→ DIRECTIVE A: According to the forum thread on fly tying classes, where do the TU Challenge Chapter's classes meet?
——————————
# Fly Tying Classes



## shanejo (Oct 28, 2011)

Does anyone have any recommendations or no of any fly tying classes held in Southeast Michigan for beginners? I am in the Chesterfield area and would like to try my hand at some fly tying.

Thanks!


----------



## burntcabin (Feb 23, 2013)

shanejo said:


> Does anyone have any recommendations or no of any fly tying classes held in Southeast Michigan for beginners? I am in the Chesterfield area and would like to try my hand at some fly tying.
> 
> Thanks!


I've been taking fly tying classes with the TU Challenge Chapter for the past several years. I've really enjoyed them - its not really a beginner class but you could watch some basic vids on YouTube and fit in easily... The classes start on Monday - we meet at Berkshire Middle School in Birmingham - near 14 and Lahser. I live near Milford and work in Detroit so its a haul and a half for me but its worth it. If you are interested in coming and trying it out - let me know.


----------



## perchdog2003 (Mar 9, 2014)

burntcabin said:


> I've been taking fly tying classes with the TU Challenge Chapter for the past several years. I've really enjoyed them - its not really a beginner class but you could watch some basic vids on YouTube and fit in easily... The classes start on Monday - we meet at Berkshire Middle School in Birmingham - near 14 and Lahser. I live near Milford and work in Detroit so its a haul and a half for me but its worth it. If you are interested in coming and trying it out - let me know.
——————————
→ DIRECTIVE B: How many lines of the records contain the word "what"? Reply with the number only.

→ INPUT DATA:
——————————
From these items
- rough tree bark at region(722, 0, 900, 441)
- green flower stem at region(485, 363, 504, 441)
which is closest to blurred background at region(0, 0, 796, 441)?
——————————
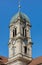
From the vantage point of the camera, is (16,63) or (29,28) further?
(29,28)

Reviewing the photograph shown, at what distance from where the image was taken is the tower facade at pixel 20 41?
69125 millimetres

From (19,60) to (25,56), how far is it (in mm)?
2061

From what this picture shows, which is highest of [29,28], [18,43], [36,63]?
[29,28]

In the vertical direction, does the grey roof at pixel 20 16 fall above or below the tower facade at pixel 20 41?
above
——————————
→ TASK RESPONSE A: They meet at Berkshire Middle School in Birmingham, near 14 and Lahser.

→ TASK RESPONSE B: 2